WRITTEN INSTRUCTION 1: Pull out each line of the entries that contains the word "frame".

TEXT EXCERPT:
□ □ □ □ □ □ □
Zeiss T2.1 Standard Speed with RED

rory hinds · October 13, 2007

anyone had experience with using Zeiss Standard Speed T2.1 lenses with the RED?

I'm looking at purchasing a set with 16mm, 24mm, 32mm, 50mm & 85mm and have read that the 16, 24 & 32 will have a porthole effect as the exit pupil is too small.

Would be great to hear from someone who is using Standards on the RED.

Dan Goulder · October 13, 2007

anyone had experience with using Zeiss Standard Speed T2.1 lenses with the RED?

I'm looking at purchasing a set with 16mm, 24mm, 32mm, 50mm & 85mm and have read that the 16, 24 & 32 will have a porthole effect as the exit pupil is too small.

I wasn't aware of that limitation. However, if it's true, then the RED will be limited to using lens sets that cost (used) even more than the camera body itself. (so much for the "low cost" alternative for the masses)

John Sprung · October 15, 2007

Do they vignette on Super 35? Red is supposed to be the same size.

-- J.S.
□ □ □ □ □ □ □
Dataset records
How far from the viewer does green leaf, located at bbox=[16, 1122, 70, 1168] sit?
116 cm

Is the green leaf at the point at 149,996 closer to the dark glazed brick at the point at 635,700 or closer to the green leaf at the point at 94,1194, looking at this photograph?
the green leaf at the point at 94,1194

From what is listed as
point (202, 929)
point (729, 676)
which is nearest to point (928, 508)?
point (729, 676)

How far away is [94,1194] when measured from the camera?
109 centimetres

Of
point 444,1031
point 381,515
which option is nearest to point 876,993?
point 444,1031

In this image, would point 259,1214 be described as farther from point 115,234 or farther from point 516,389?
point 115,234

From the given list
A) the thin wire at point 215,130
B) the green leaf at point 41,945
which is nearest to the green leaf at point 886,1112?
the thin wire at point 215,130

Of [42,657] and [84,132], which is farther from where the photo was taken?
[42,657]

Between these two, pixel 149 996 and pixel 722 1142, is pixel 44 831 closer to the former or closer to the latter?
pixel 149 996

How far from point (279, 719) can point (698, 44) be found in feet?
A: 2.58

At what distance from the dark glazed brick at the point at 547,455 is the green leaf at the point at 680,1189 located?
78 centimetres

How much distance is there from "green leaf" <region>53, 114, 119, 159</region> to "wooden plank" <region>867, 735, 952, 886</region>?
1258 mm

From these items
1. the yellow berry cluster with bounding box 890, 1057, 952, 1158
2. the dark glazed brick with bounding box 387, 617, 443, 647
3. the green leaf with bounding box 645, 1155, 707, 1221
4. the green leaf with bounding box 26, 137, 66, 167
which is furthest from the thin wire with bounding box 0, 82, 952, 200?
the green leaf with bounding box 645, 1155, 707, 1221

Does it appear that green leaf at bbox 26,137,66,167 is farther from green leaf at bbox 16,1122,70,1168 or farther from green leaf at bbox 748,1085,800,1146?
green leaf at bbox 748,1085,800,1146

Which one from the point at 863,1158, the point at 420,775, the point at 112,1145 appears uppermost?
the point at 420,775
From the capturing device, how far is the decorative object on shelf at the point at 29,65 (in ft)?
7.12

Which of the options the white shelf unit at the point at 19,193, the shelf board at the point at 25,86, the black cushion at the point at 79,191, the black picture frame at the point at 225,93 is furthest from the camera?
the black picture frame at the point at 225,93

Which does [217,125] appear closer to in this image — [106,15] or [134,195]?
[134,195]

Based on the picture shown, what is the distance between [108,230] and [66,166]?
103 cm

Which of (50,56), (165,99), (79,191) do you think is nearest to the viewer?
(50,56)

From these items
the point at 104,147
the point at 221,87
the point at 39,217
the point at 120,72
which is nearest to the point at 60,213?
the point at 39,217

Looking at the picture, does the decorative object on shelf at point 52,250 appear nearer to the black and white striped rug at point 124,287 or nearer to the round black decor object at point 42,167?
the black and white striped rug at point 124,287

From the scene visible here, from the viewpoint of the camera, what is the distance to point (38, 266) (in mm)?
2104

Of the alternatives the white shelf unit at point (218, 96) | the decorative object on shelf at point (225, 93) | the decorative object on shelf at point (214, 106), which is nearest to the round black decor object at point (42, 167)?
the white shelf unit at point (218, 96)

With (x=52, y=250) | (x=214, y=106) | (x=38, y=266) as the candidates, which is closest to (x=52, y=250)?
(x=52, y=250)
□ □ □ □ □ □ □
WRITTEN INSTRUCTION 2: Summarize the forum thread on Zeiss Standard Speed lenses in three sentences.

REPLY 1:
Which of the options the white shelf unit at the point at 19,193, the shelf board at the point at 25,86, the black cushion at the point at 79,191, the black picture frame at the point at 225,93 is furthest from the camera?
the black picture frame at the point at 225,93

REPLY 2: A poster planning to buy a set of Zeiss Standard Speed T2.1 lenses (16mm, 24mm, 32mm, 50mm and 85mm) asks about using them with the RED, having read that the 16, 24 and 32 will show a porthole effect because their exit pupil is too small. A reply says the writer was not aware of that limitation and that, if it is true, the RED will be limited to lens sets that cost more, even used, than the camera body itself. Another reply asks whether the lenses vignette on Super 35, since the RED is supposed to be the same size.